◆ EXTRACT TO READ
Just One Shade of Grey

The Silver(ish) Fox

Grey Hair Grow-Out: 6.5 months after last dye job

I‘m not sure I remember the last time my hair was completely and totally lacking in artificial color. Bless my parents’ hearts, their general attitude was that I could do whatever I wanted with my appearance as long as it wasn’t permanently physically altering (crazy “permanent” hair color that would eventually grow out = fine, stupid fingernail polish = fine, glitter-ringed eyes = fine, facial piercings or tattoos = not okay). In junior high, I started adding chunky blonde streaks into my brunette hair, which I sometimes colored with food coloring for a temporary change-up. At my high-school graduation, I began my love affair with bright colors, showing up for commencement with fire-engine-red streaks instead of my typical ’do. Then I went purple. Then I went black with thin blue streaks, which I called “Superman Hair.” There was an enormously ill-fated attempt to go calico and also try a pixie cut—I wound up looking like a Presidential wife. I had jet-black hair for a while, and I’ve had some pink more often than anything else. My attitude has always been that hair is an accessory and it grows back, so I should have fun and not be scared to try new things. In the time that Mike and I have been together, I’ve worn at least eight different cuts/styles, and a few different colors.

Despite all this experimentation, there’s always been a fly in the ointment. I absolutely love playing around with my hair color, but I never, ever want to look like a person who is intentionally covering up her grey hair. My stylists roll their eyes when I say it, but if there were a way to color just my brown hairs but leave the grey ones alone, I’d do it in a heartbeat, damn the cost. I love my grey hair. I always have. And when I say “always,” I mean that I began going grey at age 16. Yes, you read that right: sixteen. I distinctly remember my old pal Nico standing above me at our lunch table, gleefully counting out the grey hairs he saw along my part. I always thought they made me look distinguished, and I wore my sporadic grey hairs as badges of an old soul.

◆ RECORDS PROVIDED
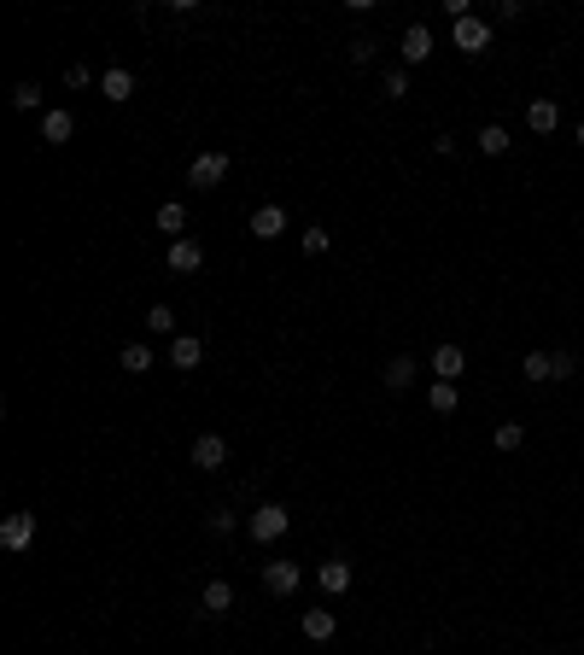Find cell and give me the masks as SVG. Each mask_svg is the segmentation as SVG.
<instances>
[{
    "instance_id": "28",
    "label": "cell",
    "mask_w": 584,
    "mask_h": 655,
    "mask_svg": "<svg viewBox=\"0 0 584 655\" xmlns=\"http://www.w3.org/2000/svg\"><path fill=\"white\" fill-rule=\"evenodd\" d=\"M328 240H333V234L321 229V222H310V229H304V252H310V257H321V252H328Z\"/></svg>"
},
{
    "instance_id": "6",
    "label": "cell",
    "mask_w": 584,
    "mask_h": 655,
    "mask_svg": "<svg viewBox=\"0 0 584 655\" xmlns=\"http://www.w3.org/2000/svg\"><path fill=\"white\" fill-rule=\"evenodd\" d=\"M164 264L176 269V276H193L199 264H205V246L199 240H188V234H181V240H170V252H164Z\"/></svg>"
},
{
    "instance_id": "10",
    "label": "cell",
    "mask_w": 584,
    "mask_h": 655,
    "mask_svg": "<svg viewBox=\"0 0 584 655\" xmlns=\"http://www.w3.org/2000/svg\"><path fill=\"white\" fill-rule=\"evenodd\" d=\"M316 585L328 591V597H339V591H351V562H345V556H333V562H321V567H316Z\"/></svg>"
},
{
    "instance_id": "19",
    "label": "cell",
    "mask_w": 584,
    "mask_h": 655,
    "mask_svg": "<svg viewBox=\"0 0 584 655\" xmlns=\"http://www.w3.org/2000/svg\"><path fill=\"white\" fill-rule=\"evenodd\" d=\"M158 229L170 234V240H181V229H188V205L181 200H170V205H158Z\"/></svg>"
},
{
    "instance_id": "18",
    "label": "cell",
    "mask_w": 584,
    "mask_h": 655,
    "mask_svg": "<svg viewBox=\"0 0 584 655\" xmlns=\"http://www.w3.org/2000/svg\"><path fill=\"white\" fill-rule=\"evenodd\" d=\"M380 380H386V392H409V380H415V357H392Z\"/></svg>"
},
{
    "instance_id": "13",
    "label": "cell",
    "mask_w": 584,
    "mask_h": 655,
    "mask_svg": "<svg viewBox=\"0 0 584 655\" xmlns=\"http://www.w3.org/2000/svg\"><path fill=\"white\" fill-rule=\"evenodd\" d=\"M298 626H304V638H310V644H328V638L339 632V621H333L328 609H304V614H298Z\"/></svg>"
},
{
    "instance_id": "9",
    "label": "cell",
    "mask_w": 584,
    "mask_h": 655,
    "mask_svg": "<svg viewBox=\"0 0 584 655\" xmlns=\"http://www.w3.org/2000/svg\"><path fill=\"white\" fill-rule=\"evenodd\" d=\"M228 463V439L222 434H199L193 439V468H222Z\"/></svg>"
},
{
    "instance_id": "29",
    "label": "cell",
    "mask_w": 584,
    "mask_h": 655,
    "mask_svg": "<svg viewBox=\"0 0 584 655\" xmlns=\"http://www.w3.org/2000/svg\"><path fill=\"white\" fill-rule=\"evenodd\" d=\"M380 94H386V100H403V94H409V77H403V70H386V82H380Z\"/></svg>"
},
{
    "instance_id": "12",
    "label": "cell",
    "mask_w": 584,
    "mask_h": 655,
    "mask_svg": "<svg viewBox=\"0 0 584 655\" xmlns=\"http://www.w3.org/2000/svg\"><path fill=\"white\" fill-rule=\"evenodd\" d=\"M462 369H468L462 345H439V351H432V375H439V380H462Z\"/></svg>"
},
{
    "instance_id": "8",
    "label": "cell",
    "mask_w": 584,
    "mask_h": 655,
    "mask_svg": "<svg viewBox=\"0 0 584 655\" xmlns=\"http://www.w3.org/2000/svg\"><path fill=\"white\" fill-rule=\"evenodd\" d=\"M199 363H205V340L176 333V340H170V369H181V375H188V369H199Z\"/></svg>"
},
{
    "instance_id": "27",
    "label": "cell",
    "mask_w": 584,
    "mask_h": 655,
    "mask_svg": "<svg viewBox=\"0 0 584 655\" xmlns=\"http://www.w3.org/2000/svg\"><path fill=\"white\" fill-rule=\"evenodd\" d=\"M375 53H380L375 35H357V42H351V65H375Z\"/></svg>"
},
{
    "instance_id": "4",
    "label": "cell",
    "mask_w": 584,
    "mask_h": 655,
    "mask_svg": "<svg viewBox=\"0 0 584 655\" xmlns=\"http://www.w3.org/2000/svg\"><path fill=\"white\" fill-rule=\"evenodd\" d=\"M228 164H234L228 153H199L193 170H188V182H193V188H217V182L228 176Z\"/></svg>"
},
{
    "instance_id": "21",
    "label": "cell",
    "mask_w": 584,
    "mask_h": 655,
    "mask_svg": "<svg viewBox=\"0 0 584 655\" xmlns=\"http://www.w3.org/2000/svg\"><path fill=\"white\" fill-rule=\"evenodd\" d=\"M479 153H486V158H503L508 153V129H503V123H486V129H479Z\"/></svg>"
},
{
    "instance_id": "3",
    "label": "cell",
    "mask_w": 584,
    "mask_h": 655,
    "mask_svg": "<svg viewBox=\"0 0 584 655\" xmlns=\"http://www.w3.org/2000/svg\"><path fill=\"white\" fill-rule=\"evenodd\" d=\"M450 42L462 47V53H486L491 47V23L486 18H462V23H450Z\"/></svg>"
},
{
    "instance_id": "22",
    "label": "cell",
    "mask_w": 584,
    "mask_h": 655,
    "mask_svg": "<svg viewBox=\"0 0 584 655\" xmlns=\"http://www.w3.org/2000/svg\"><path fill=\"white\" fill-rule=\"evenodd\" d=\"M520 375H526V380H555V357H550V351H526Z\"/></svg>"
},
{
    "instance_id": "20",
    "label": "cell",
    "mask_w": 584,
    "mask_h": 655,
    "mask_svg": "<svg viewBox=\"0 0 584 655\" xmlns=\"http://www.w3.org/2000/svg\"><path fill=\"white\" fill-rule=\"evenodd\" d=\"M117 363L129 369V375H146V369H153V351H146L141 340H129V345H123V351H117Z\"/></svg>"
},
{
    "instance_id": "11",
    "label": "cell",
    "mask_w": 584,
    "mask_h": 655,
    "mask_svg": "<svg viewBox=\"0 0 584 655\" xmlns=\"http://www.w3.org/2000/svg\"><path fill=\"white\" fill-rule=\"evenodd\" d=\"M252 234H257V240L287 234V205H257V211H252Z\"/></svg>"
},
{
    "instance_id": "7",
    "label": "cell",
    "mask_w": 584,
    "mask_h": 655,
    "mask_svg": "<svg viewBox=\"0 0 584 655\" xmlns=\"http://www.w3.org/2000/svg\"><path fill=\"white\" fill-rule=\"evenodd\" d=\"M397 53H403V65H427V59H432V30H427V23H409Z\"/></svg>"
},
{
    "instance_id": "23",
    "label": "cell",
    "mask_w": 584,
    "mask_h": 655,
    "mask_svg": "<svg viewBox=\"0 0 584 655\" xmlns=\"http://www.w3.org/2000/svg\"><path fill=\"white\" fill-rule=\"evenodd\" d=\"M491 444H496V451H520V444H526V427H520V422H496Z\"/></svg>"
},
{
    "instance_id": "16",
    "label": "cell",
    "mask_w": 584,
    "mask_h": 655,
    "mask_svg": "<svg viewBox=\"0 0 584 655\" xmlns=\"http://www.w3.org/2000/svg\"><path fill=\"white\" fill-rule=\"evenodd\" d=\"M526 123L538 135H555V129H561V106H555V100H532L526 106Z\"/></svg>"
},
{
    "instance_id": "24",
    "label": "cell",
    "mask_w": 584,
    "mask_h": 655,
    "mask_svg": "<svg viewBox=\"0 0 584 655\" xmlns=\"http://www.w3.org/2000/svg\"><path fill=\"white\" fill-rule=\"evenodd\" d=\"M427 404H432V410H439V416H450V410H456V380H432Z\"/></svg>"
},
{
    "instance_id": "30",
    "label": "cell",
    "mask_w": 584,
    "mask_h": 655,
    "mask_svg": "<svg viewBox=\"0 0 584 655\" xmlns=\"http://www.w3.org/2000/svg\"><path fill=\"white\" fill-rule=\"evenodd\" d=\"M205 527H210L217 538H228V533H234V510H210V521H205Z\"/></svg>"
},
{
    "instance_id": "17",
    "label": "cell",
    "mask_w": 584,
    "mask_h": 655,
    "mask_svg": "<svg viewBox=\"0 0 584 655\" xmlns=\"http://www.w3.org/2000/svg\"><path fill=\"white\" fill-rule=\"evenodd\" d=\"M199 603H205V614H228L234 609V585H228V579H210Z\"/></svg>"
},
{
    "instance_id": "14",
    "label": "cell",
    "mask_w": 584,
    "mask_h": 655,
    "mask_svg": "<svg viewBox=\"0 0 584 655\" xmlns=\"http://www.w3.org/2000/svg\"><path fill=\"white\" fill-rule=\"evenodd\" d=\"M70 135H77V117H70V111H47L42 117V141L47 146H65Z\"/></svg>"
},
{
    "instance_id": "1",
    "label": "cell",
    "mask_w": 584,
    "mask_h": 655,
    "mask_svg": "<svg viewBox=\"0 0 584 655\" xmlns=\"http://www.w3.org/2000/svg\"><path fill=\"white\" fill-rule=\"evenodd\" d=\"M287 527H292V515L281 510V503H264V510H252V515H246V533H252L257 545H275V538L287 533Z\"/></svg>"
},
{
    "instance_id": "2",
    "label": "cell",
    "mask_w": 584,
    "mask_h": 655,
    "mask_svg": "<svg viewBox=\"0 0 584 655\" xmlns=\"http://www.w3.org/2000/svg\"><path fill=\"white\" fill-rule=\"evenodd\" d=\"M298 579H304V567H298V562H264V591H269V597H292Z\"/></svg>"
},
{
    "instance_id": "5",
    "label": "cell",
    "mask_w": 584,
    "mask_h": 655,
    "mask_svg": "<svg viewBox=\"0 0 584 655\" xmlns=\"http://www.w3.org/2000/svg\"><path fill=\"white\" fill-rule=\"evenodd\" d=\"M0 545H6V550H30L35 545V515L30 510L6 515V521H0Z\"/></svg>"
},
{
    "instance_id": "32",
    "label": "cell",
    "mask_w": 584,
    "mask_h": 655,
    "mask_svg": "<svg viewBox=\"0 0 584 655\" xmlns=\"http://www.w3.org/2000/svg\"><path fill=\"white\" fill-rule=\"evenodd\" d=\"M555 357V380H573V351H550Z\"/></svg>"
},
{
    "instance_id": "15",
    "label": "cell",
    "mask_w": 584,
    "mask_h": 655,
    "mask_svg": "<svg viewBox=\"0 0 584 655\" xmlns=\"http://www.w3.org/2000/svg\"><path fill=\"white\" fill-rule=\"evenodd\" d=\"M99 94H106L111 106H123V100H129V94H134V77H129V70H123V65H111L106 77H99Z\"/></svg>"
},
{
    "instance_id": "26",
    "label": "cell",
    "mask_w": 584,
    "mask_h": 655,
    "mask_svg": "<svg viewBox=\"0 0 584 655\" xmlns=\"http://www.w3.org/2000/svg\"><path fill=\"white\" fill-rule=\"evenodd\" d=\"M42 106V89H35V82H18V89H12V111H35Z\"/></svg>"
},
{
    "instance_id": "25",
    "label": "cell",
    "mask_w": 584,
    "mask_h": 655,
    "mask_svg": "<svg viewBox=\"0 0 584 655\" xmlns=\"http://www.w3.org/2000/svg\"><path fill=\"white\" fill-rule=\"evenodd\" d=\"M146 328H153V333H170V340H176V316H170V304H153V311H146Z\"/></svg>"
},
{
    "instance_id": "33",
    "label": "cell",
    "mask_w": 584,
    "mask_h": 655,
    "mask_svg": "<svg viewBox=\"0 0 584 655\" xmlns=\"http://www.w3.org/2000/svg\"><path fill=\"white\" fill-rule=\"evenodd\" d=\"M579 146H584V123H579Z\"/></svg>"
},
{
    "instance_id": "31",
    "label": "cell",
    "mask_w": 584,
    "mask_h": 655,
    "mask_svg": "<svg viewBox=\"0 0 584 655\" xmlns=\"http://www.w3.org/2000/svg\"><path fill=\"white\" fill-rule=\"evenodd\" d=\"M65 82H70V89H94V70H88V65H70Z\"/></svg>"
}]
</instances>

◆ WORK TO COMPLETE
In the post about grey hair, at what age does the writer say they began going grey?

◆ FINISHED EXERCISE
At age 16.